Two fatalities on the same work site reportedly occurred after a gin pole’s rigging failed.
Seven fatalities were directly related, according to initial reports, to workers not tying off 100%.
If 70% of all of the industry’s fatalities were a direct result of not tying off at all times, or from the proper usage of, but malfunctioning safety equipment, there’s no need for OSHA to investigate the wireless construction industry and provide additional measures to improve safety.
Those methods, procedures and regulations are already in place. They’re just not being observed or enforced by supervisors and/or the climber who must be challenged to take personal responsibility for his or her safety.
Equally as important, they’re not being enforced by OSHA. And as much as the industry is terrified that OSHA might show up unannounced at a job site, they’re simply not investigating company compliance issues until there is a fatality or multiple injuries.
OSHA needs to review each fatality with a qualified inspector to identify, in the cases involving fall protection, whether the tower technician was at fault, if the employer was negligent in its obligations or if there was an equipment failure, as well as assess whether citations should be issued under the multi-employer worksite liability doctrine.

▸ Brief: Reproduce the passage on tower-climber fatalities and OSHA enforcement word for word, in full.

▸ Given records:
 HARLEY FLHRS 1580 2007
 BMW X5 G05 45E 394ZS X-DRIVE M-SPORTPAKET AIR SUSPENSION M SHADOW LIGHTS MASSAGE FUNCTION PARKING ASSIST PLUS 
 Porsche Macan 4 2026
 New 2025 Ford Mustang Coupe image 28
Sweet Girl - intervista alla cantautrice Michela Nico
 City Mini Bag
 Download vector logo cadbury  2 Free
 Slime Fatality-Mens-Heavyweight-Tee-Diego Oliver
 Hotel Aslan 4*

---

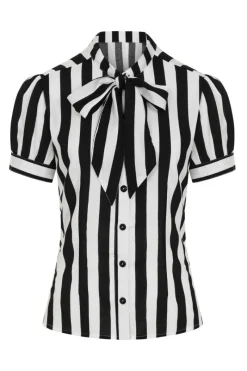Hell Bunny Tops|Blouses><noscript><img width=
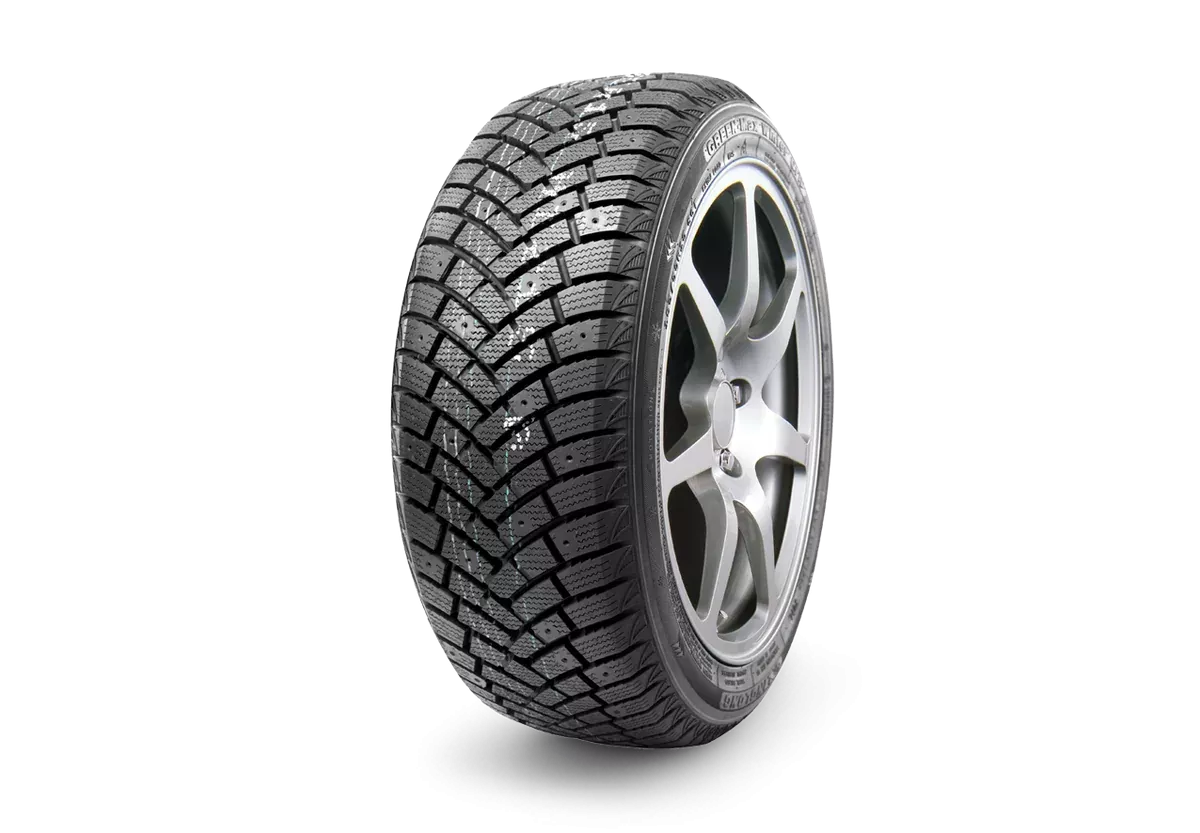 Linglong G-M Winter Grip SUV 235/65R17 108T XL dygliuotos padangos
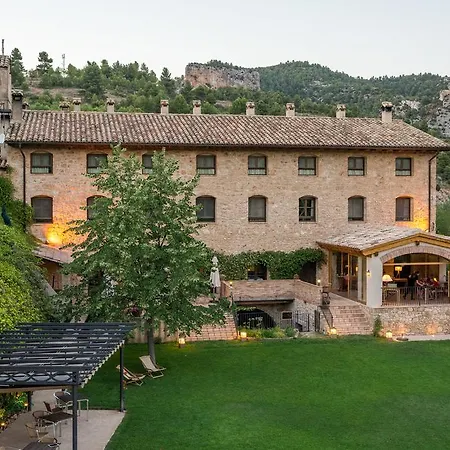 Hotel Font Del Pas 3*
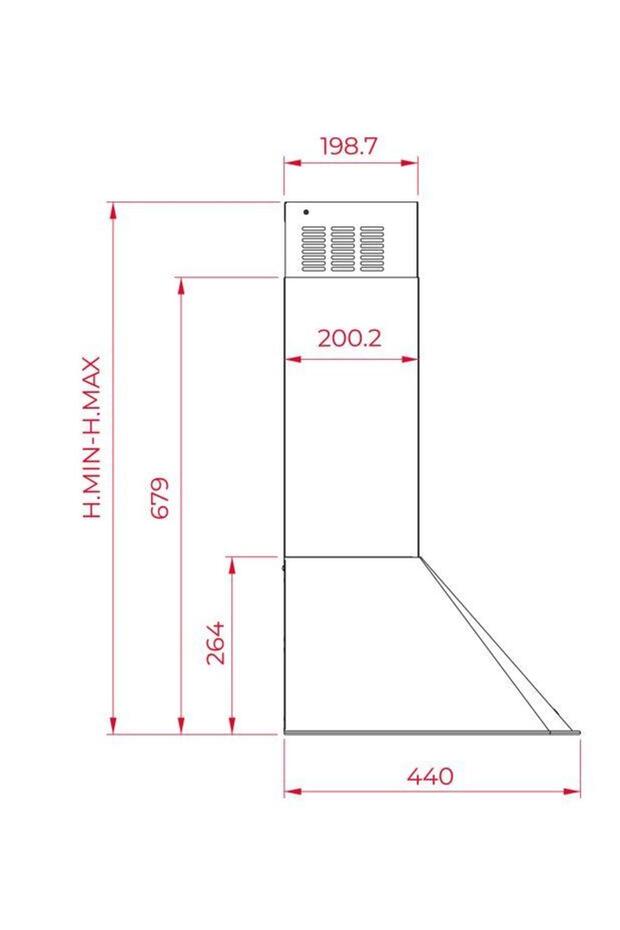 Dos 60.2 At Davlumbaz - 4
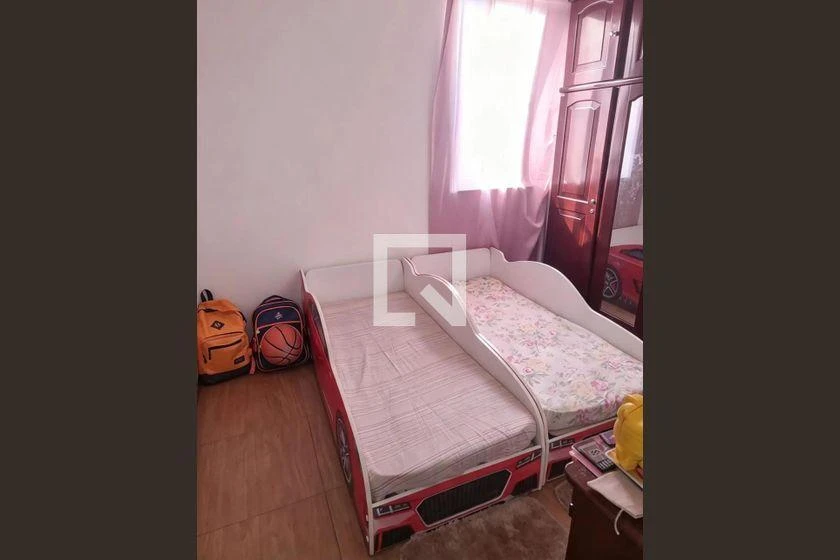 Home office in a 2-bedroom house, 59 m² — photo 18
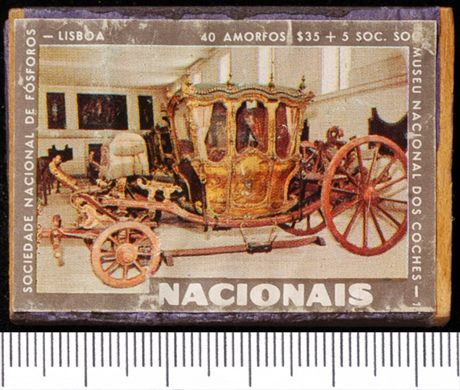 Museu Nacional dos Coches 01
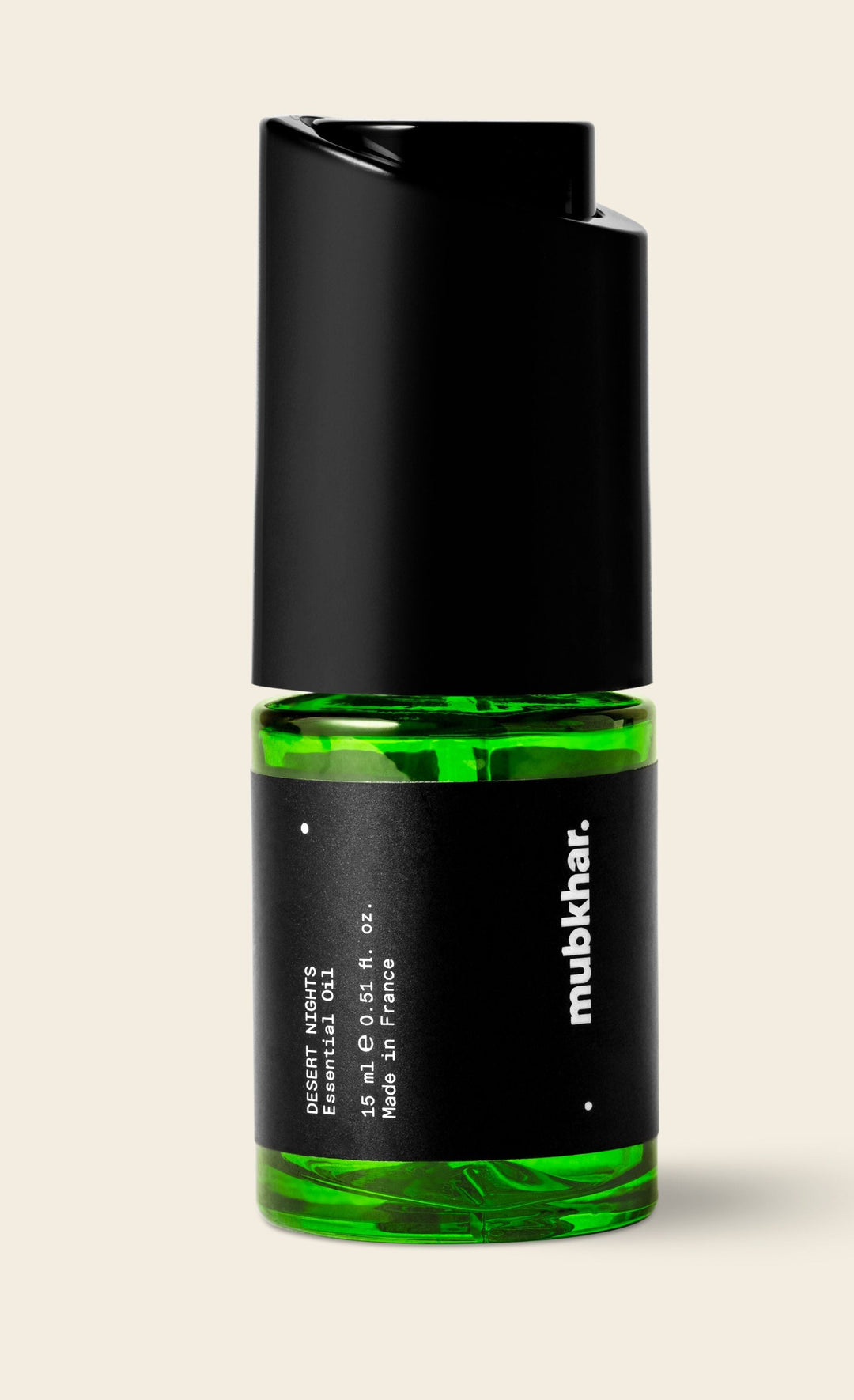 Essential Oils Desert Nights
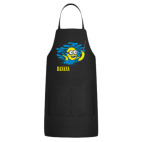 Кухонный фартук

▸ Written solution:
Two fatalities on the same work site reportedly occurred after a gin pole’s rigging failed.
Seven fatalities were directly related, according to initial reports, to workers not tying off 100%.
If 70% of all of the industry’s fatalities were a direct result of not tying off at all times, or from the proper usage of, but malfunctioning safety equipment, there’s no need for OSHA to investigate the wireless construction industry and provide additional measures to improve safety.
Those methods, procedures and regulations are already in place. They’re just not being observed or enforced by supervisors and/or the climber who must be challenged to take personal responsibility for his or her safety.
Equally as important, they’re not being enforced by OSHA. And as much as the industry is terrified that OSHA might show up unannounced at a job site, they’re simply not investigating company compliance issues until there is a fatality or multiple injuries.
OSHA needs to review each fatality with a qualified inspector to identify, in the cases involving fall protection, whether the tower technician was at fault, if the employer was negligent in its obligations or if there was an equipment failure, as well as assess whether citations should be issued under the multi-employer worksite liability doctrine.